My first fishroom taught me a lot of things, many of those lessons through errors. But I am glad to say if/when I have the chance to do it over again my filtration will most likely stay the same.

Best of luck on your fish room adventure!


----------



## cartman (Oct 15, 2008)

thx for the info Toby - good to get this feedback from more experienced folk such as urself

i'm curious about one comment in particular - how is it you figure you would reduce your overall usage tank space by about a third if you were to plumb each tank directly to the sump?

this will be my first crack at sump filtration and while I reckon I understand it and know what's required (thanks to many hours of trawling this & other forums for information) I'm not sure how u will loose that usage tank space

the next phase of my fishroom adventure starts tomorrow with an 8 hour round trip to get the new 6x2x2 tanks etc :dancing:


----------



## remarkosmoc (Oct 19, 2005)

I have a setup like that at home with 3 tanks, two higher tan the others. Works great. You need to use a pump that is desighed for the appropriate lift. Canisters with pumps inside them are often designed to use the pressure on the incoming line so they won't pump water higher than the tank they are sucking it out of (depends on the model). I tried having an output on my fluvol 405 4' higher than the input and it didn't work so I got a submersible pump instead.

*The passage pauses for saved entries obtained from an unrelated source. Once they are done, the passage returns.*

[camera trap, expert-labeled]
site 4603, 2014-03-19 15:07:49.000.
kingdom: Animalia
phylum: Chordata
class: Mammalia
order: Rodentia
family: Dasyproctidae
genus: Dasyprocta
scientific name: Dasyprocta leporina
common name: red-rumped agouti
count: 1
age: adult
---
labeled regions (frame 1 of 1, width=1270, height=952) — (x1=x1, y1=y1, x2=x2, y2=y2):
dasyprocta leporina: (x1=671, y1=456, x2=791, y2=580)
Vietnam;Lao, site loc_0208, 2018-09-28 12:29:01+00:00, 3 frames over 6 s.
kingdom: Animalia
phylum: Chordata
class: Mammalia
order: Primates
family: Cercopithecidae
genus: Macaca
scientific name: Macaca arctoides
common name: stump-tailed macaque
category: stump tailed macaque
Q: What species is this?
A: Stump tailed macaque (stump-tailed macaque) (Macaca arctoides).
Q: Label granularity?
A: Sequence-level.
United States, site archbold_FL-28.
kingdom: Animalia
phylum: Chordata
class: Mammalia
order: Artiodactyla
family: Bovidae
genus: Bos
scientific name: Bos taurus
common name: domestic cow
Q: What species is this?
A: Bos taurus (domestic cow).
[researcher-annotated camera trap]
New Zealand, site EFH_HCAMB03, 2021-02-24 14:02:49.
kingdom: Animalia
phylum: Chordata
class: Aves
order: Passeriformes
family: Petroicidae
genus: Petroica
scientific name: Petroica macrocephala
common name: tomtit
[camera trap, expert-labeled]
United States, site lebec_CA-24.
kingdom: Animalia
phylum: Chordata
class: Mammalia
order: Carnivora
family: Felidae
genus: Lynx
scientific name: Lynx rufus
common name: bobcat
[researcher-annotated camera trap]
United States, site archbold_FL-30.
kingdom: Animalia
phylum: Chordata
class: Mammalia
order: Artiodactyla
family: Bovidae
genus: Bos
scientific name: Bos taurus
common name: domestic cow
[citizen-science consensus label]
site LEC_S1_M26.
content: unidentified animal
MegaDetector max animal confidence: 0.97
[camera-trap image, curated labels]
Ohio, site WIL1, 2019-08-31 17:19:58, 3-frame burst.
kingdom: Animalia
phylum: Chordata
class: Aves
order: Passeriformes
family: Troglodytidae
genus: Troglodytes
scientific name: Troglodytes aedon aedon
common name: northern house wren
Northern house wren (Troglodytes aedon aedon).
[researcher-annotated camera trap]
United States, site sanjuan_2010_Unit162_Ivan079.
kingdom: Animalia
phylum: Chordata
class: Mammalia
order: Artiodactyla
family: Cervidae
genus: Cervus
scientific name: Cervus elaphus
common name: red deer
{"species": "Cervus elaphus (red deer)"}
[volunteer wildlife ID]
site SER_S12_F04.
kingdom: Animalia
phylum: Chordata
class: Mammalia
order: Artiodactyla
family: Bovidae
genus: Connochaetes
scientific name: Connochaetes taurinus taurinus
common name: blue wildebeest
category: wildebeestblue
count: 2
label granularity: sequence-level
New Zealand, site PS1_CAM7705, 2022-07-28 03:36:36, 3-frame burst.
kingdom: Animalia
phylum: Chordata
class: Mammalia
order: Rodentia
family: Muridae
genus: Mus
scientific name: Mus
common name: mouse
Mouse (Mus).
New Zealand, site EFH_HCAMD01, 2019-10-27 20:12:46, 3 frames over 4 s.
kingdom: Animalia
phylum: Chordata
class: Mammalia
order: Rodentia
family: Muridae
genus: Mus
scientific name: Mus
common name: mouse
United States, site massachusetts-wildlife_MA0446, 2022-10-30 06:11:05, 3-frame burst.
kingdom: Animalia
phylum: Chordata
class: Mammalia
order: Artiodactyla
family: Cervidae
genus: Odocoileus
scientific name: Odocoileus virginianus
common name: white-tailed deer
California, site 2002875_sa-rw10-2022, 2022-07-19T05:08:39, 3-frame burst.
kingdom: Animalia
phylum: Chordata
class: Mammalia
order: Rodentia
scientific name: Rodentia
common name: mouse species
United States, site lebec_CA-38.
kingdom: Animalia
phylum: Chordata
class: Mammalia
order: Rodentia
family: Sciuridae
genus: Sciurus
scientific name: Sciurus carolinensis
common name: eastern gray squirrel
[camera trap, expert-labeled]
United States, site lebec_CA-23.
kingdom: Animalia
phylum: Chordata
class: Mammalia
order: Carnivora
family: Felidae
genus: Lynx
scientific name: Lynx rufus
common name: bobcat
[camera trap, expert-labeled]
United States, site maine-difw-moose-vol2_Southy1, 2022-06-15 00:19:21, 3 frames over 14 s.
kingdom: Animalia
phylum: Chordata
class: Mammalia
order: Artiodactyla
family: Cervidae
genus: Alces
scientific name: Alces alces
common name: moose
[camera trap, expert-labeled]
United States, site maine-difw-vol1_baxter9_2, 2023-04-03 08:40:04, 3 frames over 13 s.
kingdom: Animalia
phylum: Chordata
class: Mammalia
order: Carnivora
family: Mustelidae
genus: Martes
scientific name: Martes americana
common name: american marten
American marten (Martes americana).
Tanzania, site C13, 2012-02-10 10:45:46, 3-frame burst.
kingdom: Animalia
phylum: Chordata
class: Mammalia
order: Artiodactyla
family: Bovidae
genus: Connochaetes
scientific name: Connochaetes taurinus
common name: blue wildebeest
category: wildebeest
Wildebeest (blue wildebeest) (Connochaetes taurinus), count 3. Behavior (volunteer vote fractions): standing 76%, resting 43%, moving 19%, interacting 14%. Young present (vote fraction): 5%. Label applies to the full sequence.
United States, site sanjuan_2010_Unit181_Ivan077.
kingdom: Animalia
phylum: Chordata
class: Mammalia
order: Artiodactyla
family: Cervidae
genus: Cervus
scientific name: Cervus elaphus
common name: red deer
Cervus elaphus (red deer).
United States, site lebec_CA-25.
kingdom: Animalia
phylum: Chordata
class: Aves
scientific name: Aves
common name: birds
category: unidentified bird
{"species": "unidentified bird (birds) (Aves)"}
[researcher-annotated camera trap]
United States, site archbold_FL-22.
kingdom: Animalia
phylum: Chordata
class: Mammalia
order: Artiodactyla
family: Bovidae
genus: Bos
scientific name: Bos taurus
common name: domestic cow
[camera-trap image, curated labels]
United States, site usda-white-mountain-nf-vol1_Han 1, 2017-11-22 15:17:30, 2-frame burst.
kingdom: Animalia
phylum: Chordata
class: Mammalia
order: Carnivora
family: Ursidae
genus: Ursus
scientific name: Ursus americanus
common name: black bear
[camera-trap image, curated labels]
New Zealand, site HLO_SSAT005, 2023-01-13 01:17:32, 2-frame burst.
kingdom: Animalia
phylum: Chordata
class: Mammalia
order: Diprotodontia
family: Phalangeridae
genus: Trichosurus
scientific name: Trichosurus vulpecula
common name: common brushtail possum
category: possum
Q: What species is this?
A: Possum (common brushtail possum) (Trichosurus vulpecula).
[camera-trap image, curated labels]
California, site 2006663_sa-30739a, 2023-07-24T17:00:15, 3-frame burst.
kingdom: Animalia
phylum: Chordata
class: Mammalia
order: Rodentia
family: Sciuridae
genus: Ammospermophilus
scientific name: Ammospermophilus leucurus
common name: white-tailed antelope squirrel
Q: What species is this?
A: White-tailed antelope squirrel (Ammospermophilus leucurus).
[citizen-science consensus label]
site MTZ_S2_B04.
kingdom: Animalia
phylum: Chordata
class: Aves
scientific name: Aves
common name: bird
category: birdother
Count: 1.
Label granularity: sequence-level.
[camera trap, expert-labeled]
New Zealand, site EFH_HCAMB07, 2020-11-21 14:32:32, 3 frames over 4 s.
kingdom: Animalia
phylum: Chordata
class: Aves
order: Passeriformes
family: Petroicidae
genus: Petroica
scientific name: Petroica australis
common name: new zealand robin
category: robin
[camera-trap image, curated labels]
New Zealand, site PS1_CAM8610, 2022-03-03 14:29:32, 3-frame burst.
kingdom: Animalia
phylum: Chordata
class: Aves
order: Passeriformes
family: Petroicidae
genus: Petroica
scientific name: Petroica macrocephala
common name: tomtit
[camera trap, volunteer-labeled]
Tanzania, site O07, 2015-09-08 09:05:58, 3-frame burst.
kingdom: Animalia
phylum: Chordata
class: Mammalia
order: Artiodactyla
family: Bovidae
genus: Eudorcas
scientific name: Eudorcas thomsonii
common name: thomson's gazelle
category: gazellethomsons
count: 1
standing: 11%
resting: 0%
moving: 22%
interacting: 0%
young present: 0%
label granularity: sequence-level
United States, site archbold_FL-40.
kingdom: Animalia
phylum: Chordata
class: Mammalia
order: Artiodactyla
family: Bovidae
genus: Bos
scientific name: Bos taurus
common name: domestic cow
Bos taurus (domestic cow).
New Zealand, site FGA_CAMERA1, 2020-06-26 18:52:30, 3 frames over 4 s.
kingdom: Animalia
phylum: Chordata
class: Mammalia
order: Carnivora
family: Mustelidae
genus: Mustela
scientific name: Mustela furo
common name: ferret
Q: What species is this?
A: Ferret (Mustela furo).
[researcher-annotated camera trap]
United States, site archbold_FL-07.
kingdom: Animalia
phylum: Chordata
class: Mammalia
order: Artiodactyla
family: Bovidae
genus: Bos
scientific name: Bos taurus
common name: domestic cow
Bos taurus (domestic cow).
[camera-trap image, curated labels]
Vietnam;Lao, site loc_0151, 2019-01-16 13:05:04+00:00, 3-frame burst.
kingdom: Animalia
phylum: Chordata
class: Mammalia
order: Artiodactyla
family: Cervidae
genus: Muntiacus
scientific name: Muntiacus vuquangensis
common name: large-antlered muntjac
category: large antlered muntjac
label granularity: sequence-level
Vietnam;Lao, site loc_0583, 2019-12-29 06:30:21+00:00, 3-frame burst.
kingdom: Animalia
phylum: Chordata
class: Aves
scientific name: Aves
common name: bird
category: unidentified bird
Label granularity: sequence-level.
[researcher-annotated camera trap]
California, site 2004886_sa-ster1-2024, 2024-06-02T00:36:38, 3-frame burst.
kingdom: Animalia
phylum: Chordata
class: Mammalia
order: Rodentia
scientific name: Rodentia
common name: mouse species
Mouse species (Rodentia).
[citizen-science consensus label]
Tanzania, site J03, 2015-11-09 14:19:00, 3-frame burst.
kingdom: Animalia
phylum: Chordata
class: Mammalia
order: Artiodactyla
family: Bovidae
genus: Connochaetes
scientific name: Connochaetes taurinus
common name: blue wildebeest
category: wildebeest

On the output of my pump I run it through some PVC outfitted with gate valves so I can control the flow to each tank.


----------



## Toby_H (Apr 15, 2005)

cartman said:


> i'm curious about one comment in particular - how is it you figure you would reduce your overall usage tank space by about a third if you were to plumb each tank directly to the sump?


In the 3 tank tiers I pictured above... I use all 3 tanks to house fish... if the bottom tank were a sump, it would house media and not fish... thus reducing it to a 2 fish tank + one sump tier as opposed to a 3 fish tank tier...


----------



## cartman (Oct 15, 2008)

Toby_H said:


> cartman said:
> 
> 
> > i'm curious about one comment in particular - how is it you figure you would reduce your overall usage tank space by about a third if you were to plumb each tank directly to the sump?
> ...


i get that - but the way it was said was like a third was lost due to plumbing each tank directly to the sump RATHER than one through the other then into the sump....i understood it to be say that there was tank space to be lost to plumb each directly to the sump rather than through each other & couldn't understand where the difference is

sounds like I mis-understood the original statement


----------



## John7429 (Apr 12, 2009)

WOW. nice preview!

I didn't read all the replies but... sump is the way to go!


----------